### DATA SUPPLIED
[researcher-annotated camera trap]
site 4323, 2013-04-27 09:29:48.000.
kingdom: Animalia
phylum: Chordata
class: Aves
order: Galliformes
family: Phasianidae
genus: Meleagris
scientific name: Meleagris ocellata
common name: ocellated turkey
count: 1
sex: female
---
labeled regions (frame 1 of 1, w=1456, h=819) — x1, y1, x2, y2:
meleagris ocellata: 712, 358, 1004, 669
######
- WHAT THE TASK ASKS
Each entry is to be retyped precisely as it stands.

- TASK RESPONSE
[researcher-annotated camera trap]
site 4323, 2013-04-27 09:29:48.000.
kingdom: Animalia
phylum: Chordata
class: Aves
order: Galliformes
family: Phasianidae
genus: Meleagris
scientific name: Meleagris ocellata
common name: ocellated turkey
count: 1
sex: female
---
labeled regions (frame 1 of 1, w=1456, h=819) — x1, y1, x2, y2:
meleagris ocellata: 712, 358, 1004, 669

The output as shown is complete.